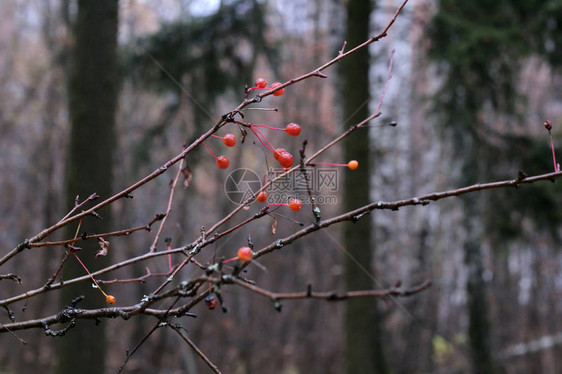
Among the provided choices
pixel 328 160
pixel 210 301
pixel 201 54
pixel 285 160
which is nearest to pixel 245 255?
pixel 210 301

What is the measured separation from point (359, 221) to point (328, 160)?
4.18m

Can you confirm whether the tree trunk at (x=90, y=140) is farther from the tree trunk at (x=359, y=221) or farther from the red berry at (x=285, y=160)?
the red berry at (x=285, y=160)

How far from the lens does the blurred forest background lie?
468cm

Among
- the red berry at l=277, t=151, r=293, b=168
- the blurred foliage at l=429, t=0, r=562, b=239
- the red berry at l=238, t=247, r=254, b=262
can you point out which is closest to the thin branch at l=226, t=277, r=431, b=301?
the red berry at l=238, t=247, r=254, b=262

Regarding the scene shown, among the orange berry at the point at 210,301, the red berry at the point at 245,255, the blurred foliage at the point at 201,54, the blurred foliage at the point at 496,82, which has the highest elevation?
the blurred foliage at the point at 201,54

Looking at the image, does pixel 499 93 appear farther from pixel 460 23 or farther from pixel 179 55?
pixel 179 55

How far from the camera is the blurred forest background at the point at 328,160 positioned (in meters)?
4.68

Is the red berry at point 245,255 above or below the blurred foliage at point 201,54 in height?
below

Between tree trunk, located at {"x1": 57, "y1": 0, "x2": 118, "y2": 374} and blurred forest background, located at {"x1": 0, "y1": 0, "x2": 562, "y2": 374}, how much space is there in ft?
0.63

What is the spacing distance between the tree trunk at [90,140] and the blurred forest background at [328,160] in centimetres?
19

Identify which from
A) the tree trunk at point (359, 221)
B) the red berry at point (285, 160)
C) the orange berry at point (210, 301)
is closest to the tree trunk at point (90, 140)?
the tree trunk at point (359, 221)

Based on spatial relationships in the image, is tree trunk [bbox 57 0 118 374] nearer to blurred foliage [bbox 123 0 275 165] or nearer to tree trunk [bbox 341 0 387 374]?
blurred foliage [bbox 123 0 275 165]

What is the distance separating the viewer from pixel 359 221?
425 cm

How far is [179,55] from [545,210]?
13.9 feet
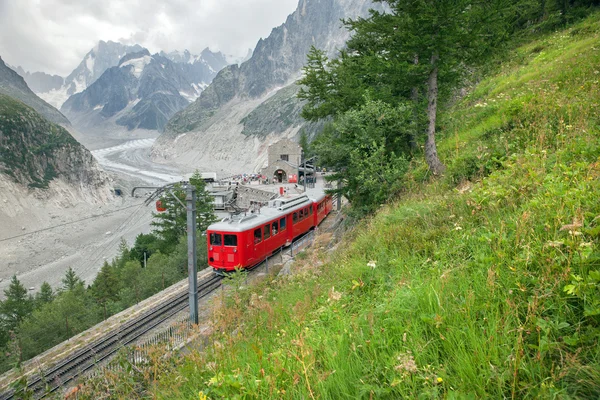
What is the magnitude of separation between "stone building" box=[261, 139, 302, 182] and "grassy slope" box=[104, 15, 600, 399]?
52.7 metres

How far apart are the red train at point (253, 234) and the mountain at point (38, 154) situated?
78235mm

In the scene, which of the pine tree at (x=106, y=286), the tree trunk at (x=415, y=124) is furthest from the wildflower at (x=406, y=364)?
the pine tree at (x=106, y=286)

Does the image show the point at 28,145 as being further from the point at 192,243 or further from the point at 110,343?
the point at 192,243

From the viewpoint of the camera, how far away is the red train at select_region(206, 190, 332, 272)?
15.1 metres

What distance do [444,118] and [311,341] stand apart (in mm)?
14590

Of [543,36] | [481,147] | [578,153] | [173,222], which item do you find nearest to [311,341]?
[578,153]

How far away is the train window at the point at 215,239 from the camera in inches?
602

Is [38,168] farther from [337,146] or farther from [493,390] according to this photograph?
[493,390]

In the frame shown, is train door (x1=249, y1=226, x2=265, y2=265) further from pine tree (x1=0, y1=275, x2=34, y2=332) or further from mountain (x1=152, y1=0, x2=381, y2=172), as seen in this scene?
- - - - -
Rewrite all of the material above as a numbered list, one entry per line, with blank lines and the pictures left out.

- _Output_:
1. Among the provided choices
2. pixel 328 160
3. pixel 210 301
4. pixel 201 54
5. pixel 285 160
6. which is nearest to pixel 245 255?
7. pixel 210 301
8. What is the measured separation from point (359, 221) to point (328, 160)?
9. 4.18m
10. Can you confirm whether the tree trunk at (x=90, y=140) is farther from the tree trunk at (x=359, y=221) or farther from the red berry at (x=285, y=160)?
11. the red berry at (x=285, y=160)
12. How far from the lens does the blurred forest background lie?
13. 468cm
14. Among
15. - the red berry at l=277, t=151, r=293, b=168
16. - the blurred foliage at l=429, t=0, r=562, b=239
17. - the red berry at l=238, t=247, r=254, b=262
18. can you point out which is closest to the thin branch at l=226, t=277, r=431, b=301?
19. the red berry at l=238, t=247, r=254, b=262
20. Regarding the scene shown, among the orange berry at the point at 210,301, the red berry at the point at 245,255, the blurred foliage at the point at 201,54, the blurred foliage at the point at 496,82, which has the highest elevation?
21. the blurred foliage at the point at 201,54
22. Looking at the image, does pixel 499 93 appear farther from pixel 460 23 or farther from pixel 179 55?
23. pixel 179 55
24. How far from the camera is the blurred forest background at the point at 328,160 positioned (in meters)?
25. 4.68
26. Is the red berry at point 245,255 above or below the blurred foliage at point 201,54 in height?
27. below
28. Between tree trunk, located at {"x1": 57, "y1": 0, "x2": 118, "y2": 374} and blurred forest background, located at {"x1": 0, "y1": 0, "x2": 562, "y2": 374}, how much space is there in ft?
29. 0.63
30. What is the spacing distance between the tree trunk at [90,140] and the blurred forest background at [328,160] in centimetres?
31. 19
32. Identify which from
33. A) the tree trunk at point (359, 221)
34. B) the red berry at point (285, 160)
35. C) the orange berry at point (210, 301)
36. is closest to the tree trunk at point (90, 140)?
37. the tree trunk at point (359, 221)
38. Based on spatial relationships in the image, is tree trunk [bbox 57 0 118 374] nearer to blurred foliage [bbox 123 0 275 165] or nearer to tree trunk [bbox 341 0 387 374]?
39. blurred foliage [bbox 123 0 275 165]
40. What is the distance separating the viewer from pixel 359 221?
41. 425 cm
42. How far is [179,55] from [545,210]?
43. 13.9 feet
44. What is the magnitude of separation between "stone building" box=[261, 139, 302, 182] and "grassy slope" box=[104, 15, 600, 399]?
45. 52.7 metres
46. How far apart are the red train at point (253, 234) and the mountain at point (38, 154) situated?
47. 78235mm
48. In the scene, which of the pine tree at (x=106, y=286), the tree trunk at (x=415, y=124) is furthest from the wildflower at (x=406, y=364)?
49. the pine tree at (x=106, y=286)
50. Does the image show the point at 28,145 as being further from the point at 192,243 or further from the point at 110,343?
51. the point at 192,243
52. From the viewpoint of the camera, how far away is the red train at select_region(206, 190, 332, 272)?
53. 15.1 metres
54. What distance do [444,118] and [311,341] stand apart (in mm)?
55. 14590
56. Of [543,36] | [481,147] | [578,153] | [173,222], which item do you find nearest to [311,341]?
57. [578,153]
58. How far away is the train window at the point at 215,239 from the camera in inches?
59. 602
60. Is [38,168] farther from [337,146] or farther from [493,390] according to this photograph?
61. [493,390]
62. In the frame shown, is train door (x1=249, y1=226, x2=265, y2=265) further from pine tree (x1=0, y1=275, x2=34, y2=332) or further from mountain (x1=152, y1=0, x2=381, y2=172), as seen in this scene?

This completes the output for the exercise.